It’s astonishing to see in practice how a simple pull strategy can improve the predictability of your delivery system so significantly, even after just a couple of months.

The Wizards are a development team, working for a start-up digital signage company, which delivers the first streaming service for public displays. Developing a cutting-edge digital signage solution that aims to disrupt the status quo is a big deal, especially if you’re just starting out with your entrepreneurial initiative.

The problem with the current value propositions on the market is that they don’t provide the possibility to present real-time content. The Wizards’ company recognized this opportunity and they were very well positioned to make a huge impact in the digital signage industry.

The Wizards are a cross-functional Scrum team consisting of 10 people, delivering batches of work every 14 days to their stakeholders. The stakeholders review the deliverables and provide feedback to adjust the course of action accordingly. The Wizards were proficient in implementing the Scrum framework and they were widely considered successful because they delivered a consistent velocity on a sprint-to-sprint basis.

However, from a flow perspective, there were inefficiencies in the Wizards’ development process. The fact that their delivery workflow didn’t operate effectively hindered both their delivery times and their predictability and the Scrum velocity metric would not have exposed this.

The stakeholders wanted to have high confidence that the team would be able to achieve their goals. And it was a matter of applying a simple pull strategy that led to a tremendous improvement in their predictability, all in just 2 months.

Analyzing the Predictability of the Wizards’ Delivery System

One of the most suitable approaches to demonstrating the predictability of a delivery system is using the Cycle Time Scatterplot.

Pull strategy - unpredictable cycle time scatterplot

The dotted horizontal lines stretching across the graph are called percentile lines. They represent the time taken for past work to be completed. In the Wizard’s diagram, the 50th percentile points to 10 days. This means that half of the work has been completed in less than 10 days. The other half though has taken up to 130 days to be finished. In 95% of the cases, the team needed up to 76 days to deliver the work they had started.

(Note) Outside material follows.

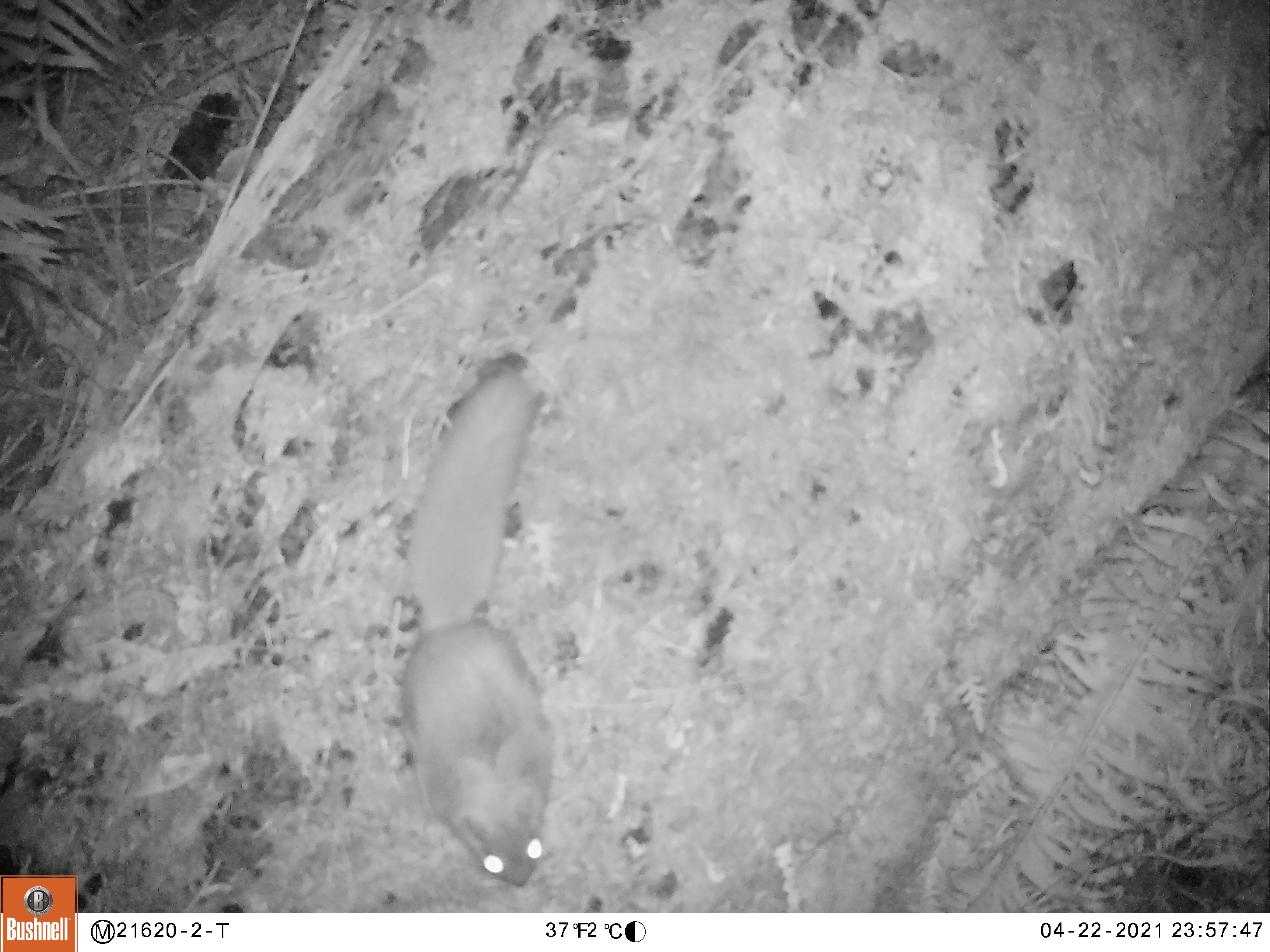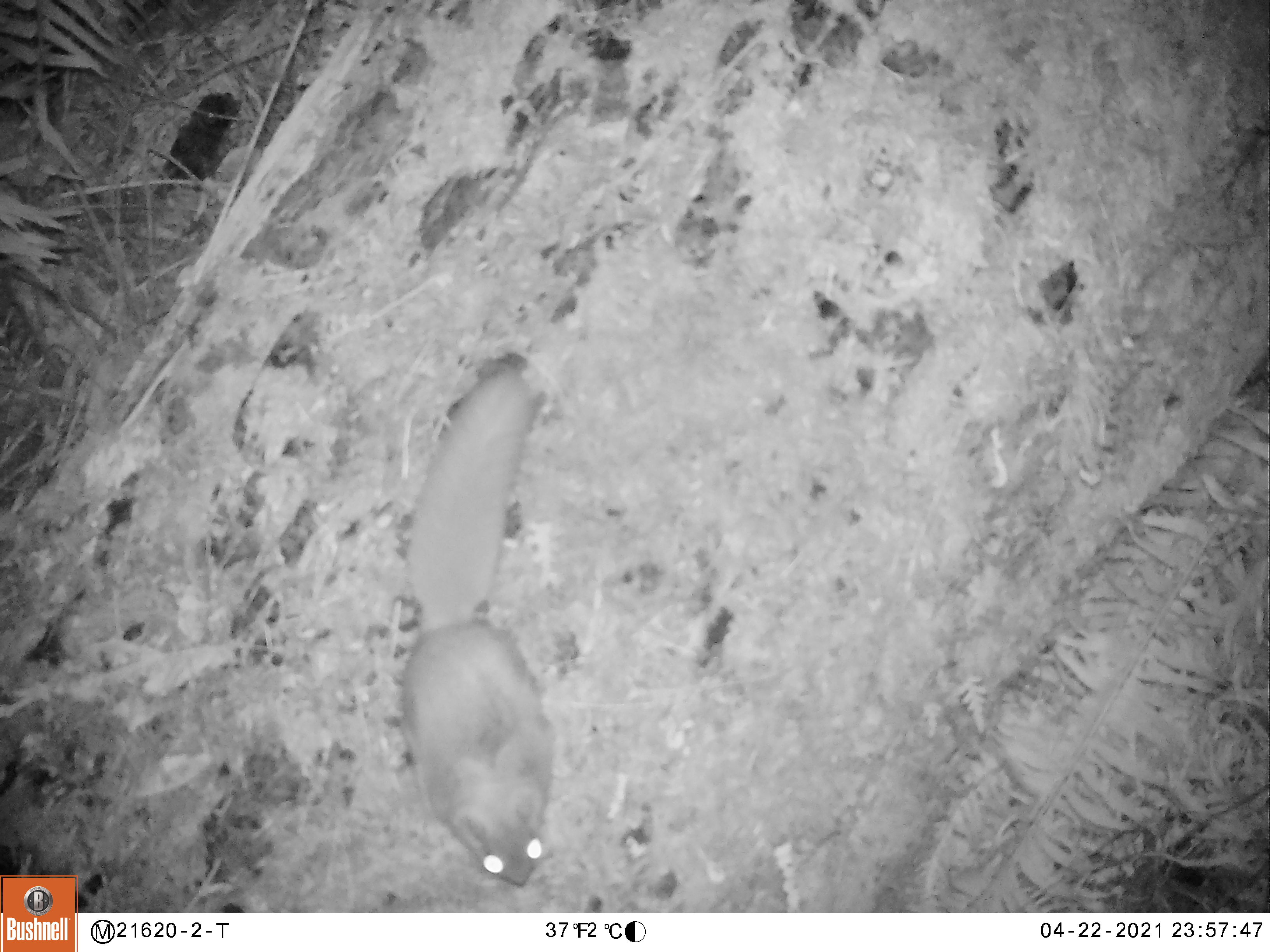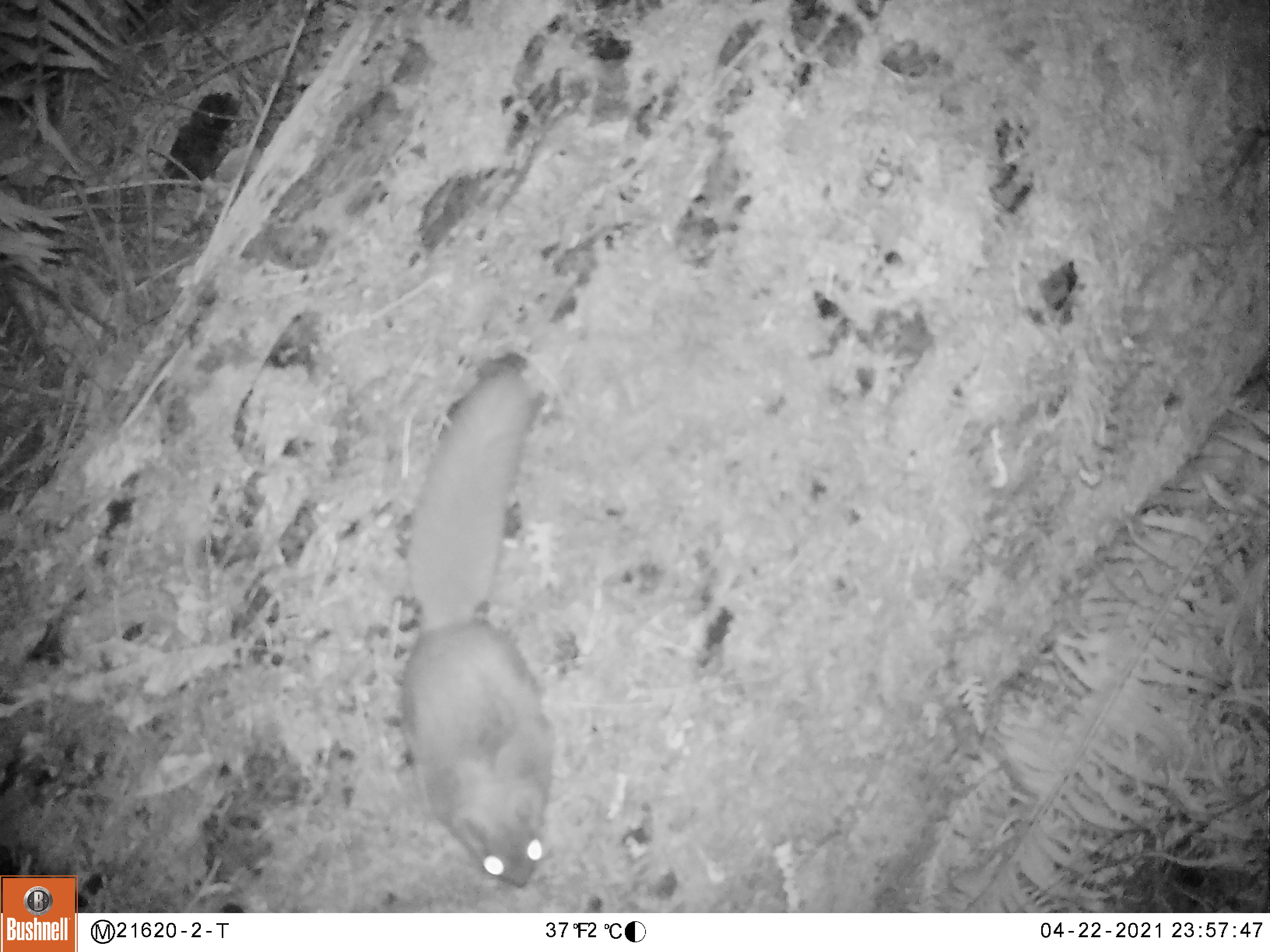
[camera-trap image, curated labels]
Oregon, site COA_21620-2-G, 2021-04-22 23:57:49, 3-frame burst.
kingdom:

If you’re running 14-day sprints, these numbers are quite bad. If in 50% of the cases the work was finished within 10 days, this means that stories that started at the beginning of a sprint only had about a 50% chance of being completed within that same sprint. This is not a predictable system.

If you look closer at the values that come with each percentile, you’ll notice that there is a significant gap between them:

Unpredictable system - forecast

The closer the cycle times on your percentiles are, the more predictable your system is. So, the main goal of the Wizards was to reduce these gaps.

Looking into their Scatterplot, the team started to dig deeper into the root cause behind their long delivery times. It turned out that they were pulling the smaller, quicker work items first, while the bigger, more complex items artificially aged within the process. There was no pull strategy in place that would have enabled them to prevent that behavior.

Applying a Simple Pull Strategy Tremendously Improved the Wizards Delivery Times (in Less Than 2 Months)

The team decided to introduce a pull policy that dictates the order in which work items in progress should move through the workflow so that their stories don’t age indefinitely. The focus switched to analyzing the age of each item in progress and progressing with those with the highest age first.

The Aging Chart came in handy for that purpose.

Managing WIP - pull strategy

The dots on the top move forward first. By following up with the items with the highest WIP age first, the Wizards can ensure that there is no abandoned or delayed work left in the process. Sometimes, this would mean that the items that were started later had to wait until the older items were completed first, but this is perfectly fine from a predictability perspective. 

The team used this pull strategy to give priority to the items that spent the most time in their workflow in order to improve their predictability.

The results? After two months, their Cycle Time Scatterplot looked like this:

Pull strategy - predictable cycle time scatterplot

The team was able to get 95% of their stories completed in 13 days or less. Their delivery times at the 95th percentile were reduced by over 80%. This is what their cycle times looked like:

Predictable system - forecast

Can you see that the gap between the 85th percentile and the 95th percentile is only 2 days? This means that now the Wizards can deliver any item in 13 days or less and there is a 95% chance that they will meet that commitment. The predictability of their system, first and foremost, was dependent on how effectively they were managing the flow of work. 

If you’re interested in learning about how to build a stable predictable delivery system and meet your commitments by delivering on time, I’d be thrilled to welcome you to our Sustainable Predictability program.

DOWNLOAD THE WIZARDS USE CASE IN PDF FORMAT

Use this PDF as a reference when assessing your explicit policies and evaluating the predictability of your delivery system.

Keep in mind that the Wizards didn’t change how much time they spent working, how many people were working in the team, or the nature of the work itself. Nothing else changed. Applying this simple pull strategy of handling the item with the highest age first resulted in a tremendous improvement in the predictability of their system.

The Wizards have exceeded their stakeholders’ expectations ever since, delivering off-the-charts solutions to their customers in a stable, predictable manner.